SQL
Wrong Sort Column Order
Run this query and look at the first several rows. Is the output ordered by island first, or by species first?
-- Show the species, island, and sex of all penguins,
-- sorted alphabetically by island and then by species within each island.
select species, island, sex
from penguins
order by species, island;
Show explanation
A query meant to sort penguins by island and then by species within each island
produces species-first ordering instead; the bug is listing the columns in the
wrong order in the order by clause. Teaches how order by applies columns from
left to right and why column order in that clause matters.
Off-by-One in OFFSET Paging
Run this query and note which rows are returned. Count from the beginning of the full table to check whether rows 11–15 are actually what you got.
-- Retrieve rows 11 through 15 from the penguins table (the third page of 5).
select *
from penguins
limit 5 offset 11;
Show explanation
A query meant to retrieve the third page of five rows returns rows 12–16 instead
of rows 11–15; the bug is using offset 11 (which skips 11 rows) instead of
offset 10. Teaches how limit and offset interact and how to calculate the
correct offset for a given page number.
Integer Division Truncation
Run this query and compare the mass_kg column to the body_mass_g column.
Do the kilogram values look right for a penguin that weighs, say, 3750 g?
-- Show body mass in kilograms for the first 10 penguins.
select species, body_mass_g,
body_mass_g / 1000 as mass_kg
from penguins
limit 10;
Show explanation
A query that converts body mass from grams to kilograms silently truncates the
result because SQLite performs integer division when both operands are integers;
the bug is dividing by 1000 instead of 1000.0. Teaches how to force
floating-point arithmetic in SQL and why checking computed columns against known
values catches this class of error.
DISTINCT Over Too Many Columns
Run this query and count the rows returned. How many distinct species are in the dataset? Does the row count match that number?
-- List the distinct species found in the penguins dataset (one row per species).
select distinct species, sex
from penguins;
Show explanation
A query intended to list the distinct species in the dataset returns seven rows
instead of three because distinct is applied to both species and sex,
producing one row per unique (species, sex) combination; the bug is including sex
in the select clause. Teaches that distinct operates on the entire set of
selected columns, not on individual ones.
NULL Equality Test
Run this query. How many rows does it return? Are there penguins in the table whose sex was not recorded?
-- Find all penguins whose sex was not recorded.
select *
from penguins
where sex = null;
Show explanation
A query that tries to find penguins with no recorded sex returns zero rows because
comparing any value to null with = produces null (not true) in SQL's
ternary logic, so the where clause never passes; the bug is using = null instead
of is null. Teaches SQL's three-valued logic and the two special tests is null
and is not null.
Impossible AND Condition
Run this query. How many rows does it return? Choose a penguin you know is on Biscoe island from a previous query and check whether it appears here.

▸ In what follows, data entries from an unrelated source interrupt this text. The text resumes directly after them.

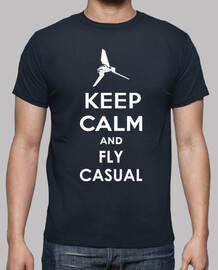 keep calm and casual fly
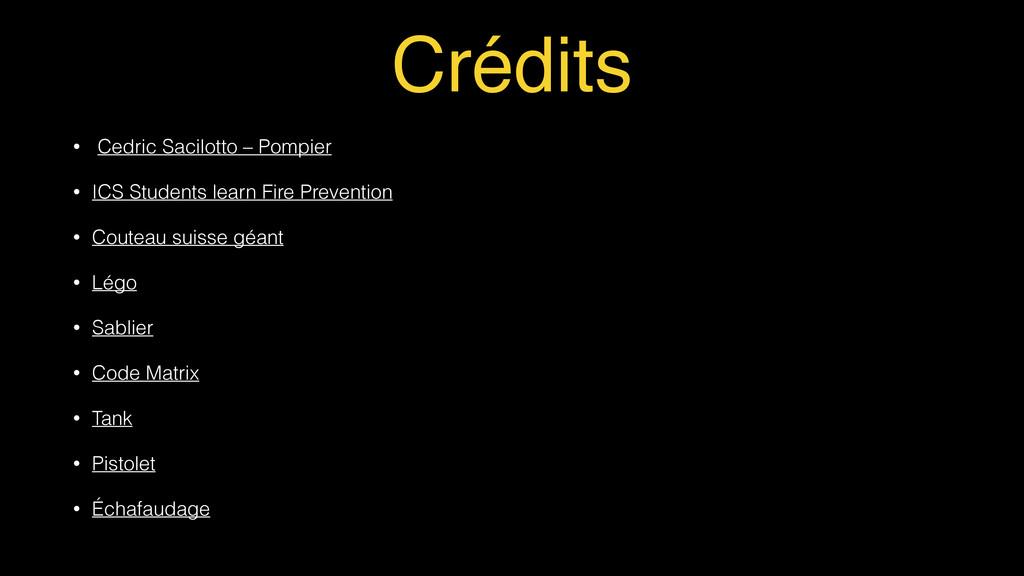 Crédits • Cedric Sacilotto – Pompier • ICS Stud...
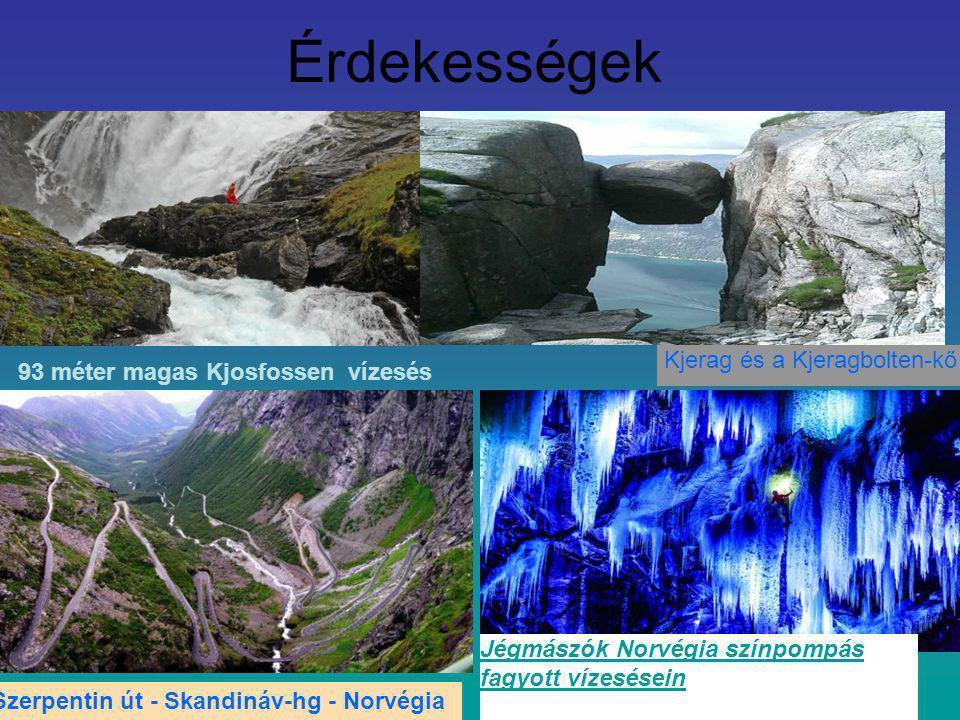 Érdekességek, 93 méter magas Kjosfossen vízesés Kjerag és a Kjeragbolten-kő Szerpentin út - Skandináv-hg - Norvégia Jégmászók Norvégia színpompás fagy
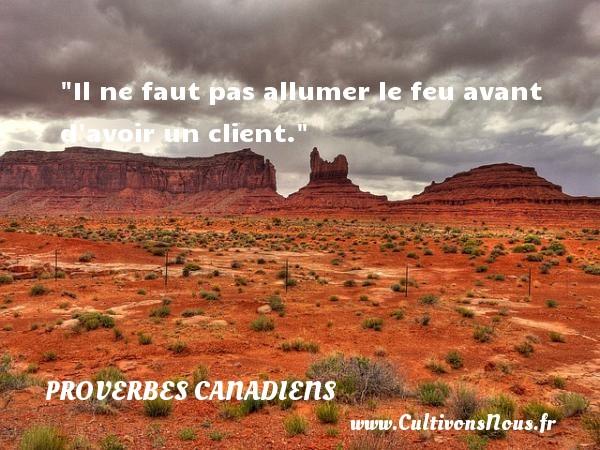 Il ne faut pas allumer le feu avant d avoir un client. Un Proverbe canadien PROVERBES CANADIENS - Proverbes philosophiques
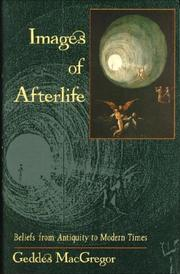 IMAGES OF AFTERLIFE by Geddes MacGregor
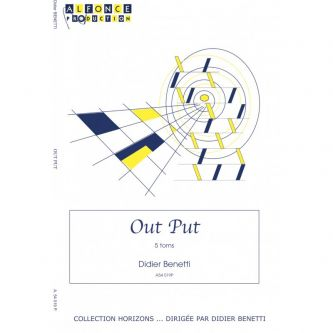 Benetti Didier : Out Put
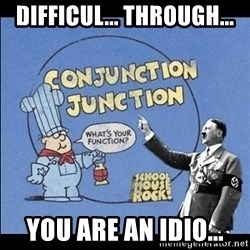 Grammar Nazi - difficul... through... you are an idio...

-- Find all penguins from either Biscoe island or Dream island.
select species, island, sex
from penguins
where island = 'Biscoe' and island = 'Dream';
Show explanation
A query that should return penguins from either Biscoe or Dream island returns
zero rows because and requires both conditions to be true at the same time, but
a penguin can only be on one island; the bug is using and where or is needed.

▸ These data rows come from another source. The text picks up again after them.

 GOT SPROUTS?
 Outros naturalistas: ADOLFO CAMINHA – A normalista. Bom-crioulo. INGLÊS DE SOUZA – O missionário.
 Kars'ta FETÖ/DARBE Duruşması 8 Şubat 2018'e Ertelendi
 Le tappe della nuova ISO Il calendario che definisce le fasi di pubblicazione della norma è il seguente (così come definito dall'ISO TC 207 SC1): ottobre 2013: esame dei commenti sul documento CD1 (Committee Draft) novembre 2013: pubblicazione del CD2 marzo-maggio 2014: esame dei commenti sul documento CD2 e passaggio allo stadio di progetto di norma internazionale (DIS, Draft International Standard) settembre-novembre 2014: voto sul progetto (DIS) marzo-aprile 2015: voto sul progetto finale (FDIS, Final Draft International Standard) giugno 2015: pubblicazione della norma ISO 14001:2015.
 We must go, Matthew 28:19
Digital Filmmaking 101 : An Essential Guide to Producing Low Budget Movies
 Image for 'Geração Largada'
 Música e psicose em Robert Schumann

Teaches the difference between and and or and how to spot conditions that can
never simultaneously be true.
Case-Sensitive String Value
Run this query and count the rows returned. Then run a query to find the distinct
values stored in the sex column. Do any of them match the literal used in the
where clause?
-- Find all female penguins.
select *
from penguins
where sex = 'female';
Show explanation
A query that should return all female penguins returns zero rows because the sex
column stores the value 'FEMALE' in uppercase but the query filters on
'female' in lowercase; SQLite string comparisons are case-sensitive for non-ASCII
characters. Teaches how to inspect the actual stored values before writing a filter
and how to use functions like upper() or lower() to normalise comparisons.
WHERE References a SELECT Alias
Run this query. Does it raise an error or return wrong results? Add a second
select that uses the full expression body_mass_g / 1000.0 in the where
clause and compare the two queries' output.

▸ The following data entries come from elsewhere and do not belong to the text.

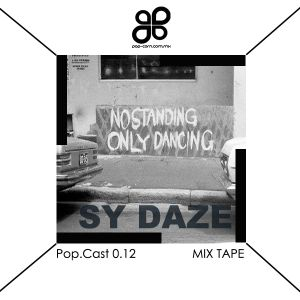 POP.CAST 0.12 SY DAZE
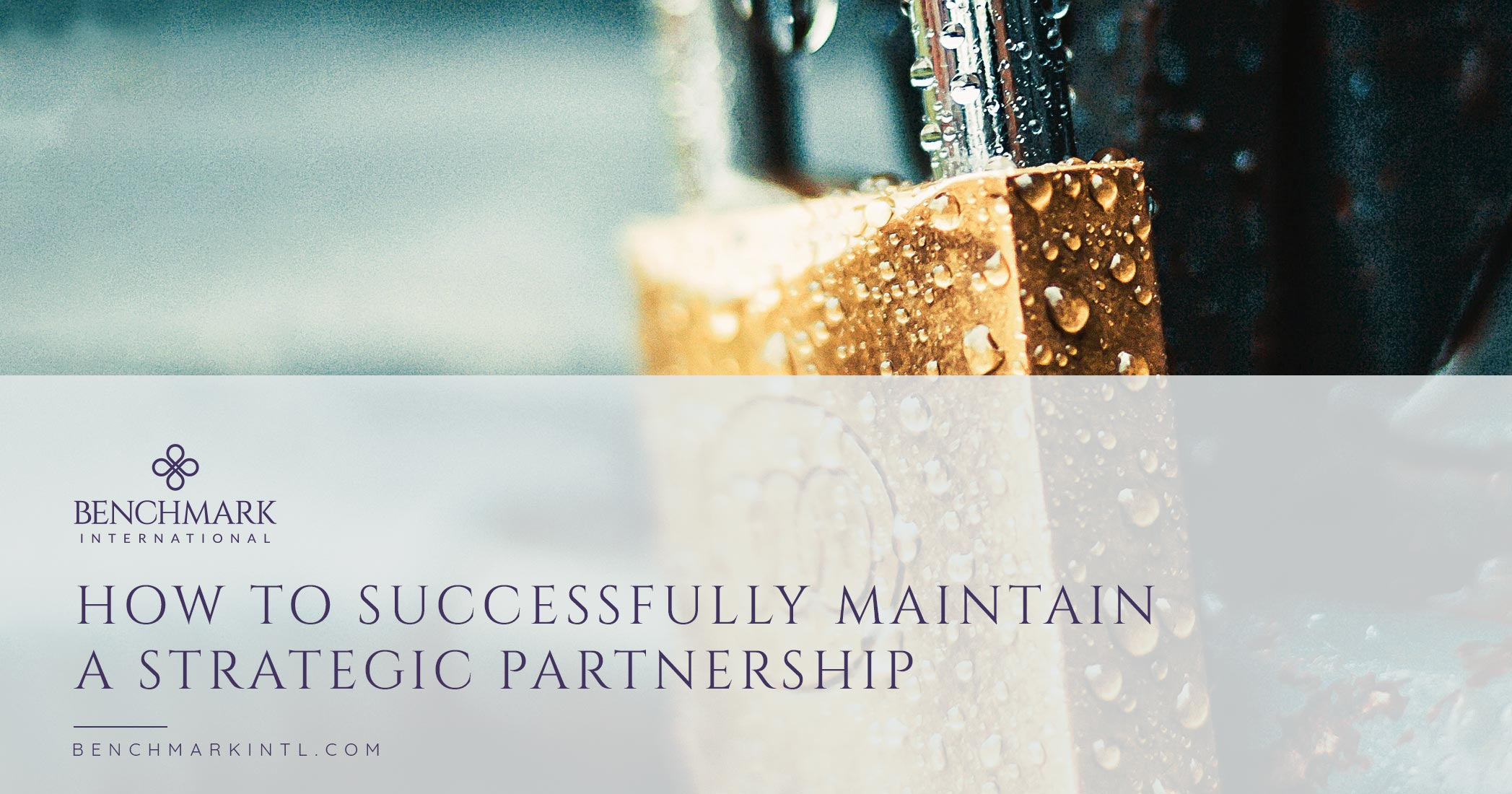 How To Successfully Maintain A Strategic Partnership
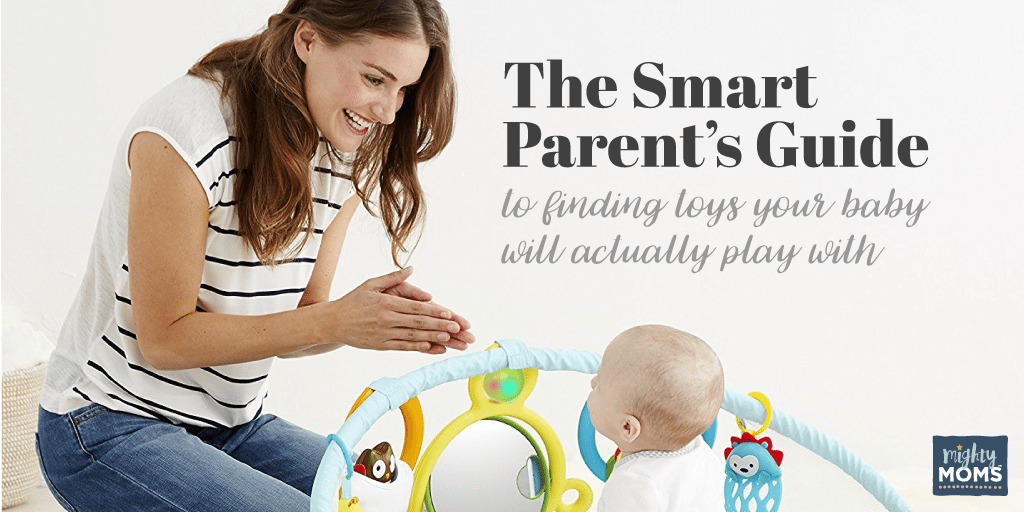 The Smart Parent's Guide to Finding Toys Your Baby Will Actually Play With ~ MightyMoms.club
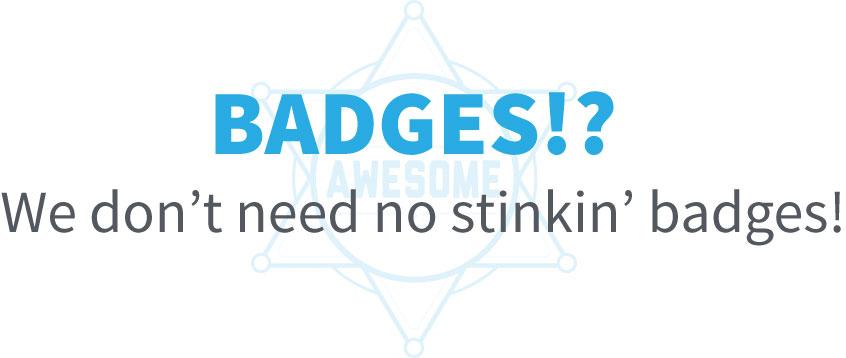 ngConf 2015: Badges? We don't need no stinkin' badges!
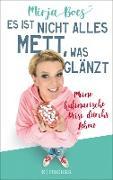Cover-Bild zu Es ist nicht alles Mett, was glänzt (eBook) von Boes, Mirja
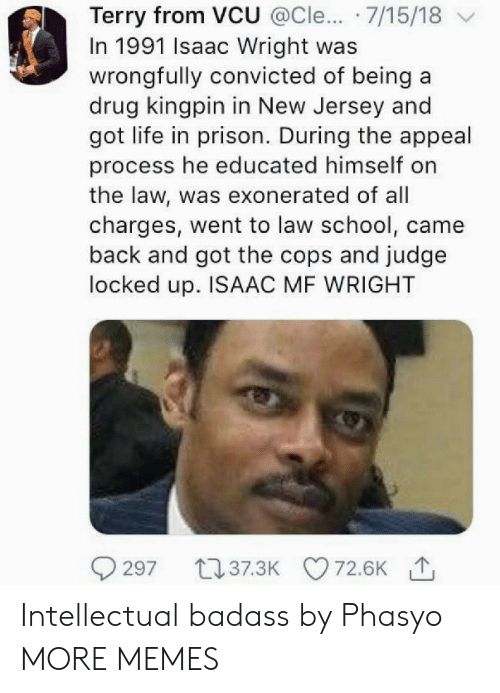 New Jersey: Terry from VCU @Cle... 7/15/18 v  In 1991 Isaac Wright was  wrongfully convicted of being a  drug kingpin in New Jersey and  got life in prison. During the appeal  process he educated himself on  the law, was exonerated of all  charges, went to law school, came  back and got the cops and judge  locked up. ISAAC MF WRIGHT Intellectual badass by Phasyo MORE MEMES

-- Find all penguins heavier than 4 kg, displaying mass in kilograms.
select species, body_mass_g / 1000.0 as mass_kg
from penguins
where mass_kg > 4.0;
Show explanation
A query that tries to filter using a column alias defined in the select clause
fails with a "no such column" error because SQL evaluates where before select,
so the alias does not yet exist at that point; the bug is referencing mass_kg in
where instead of repeating the full expression body_mass_g / 1000.0. Teaches
the order of SQL clause evaluation.
AND/OR Operator Precedence
Run this query. Which species and islands appear in the result? Is the output what you expected based on the comment describing the intent?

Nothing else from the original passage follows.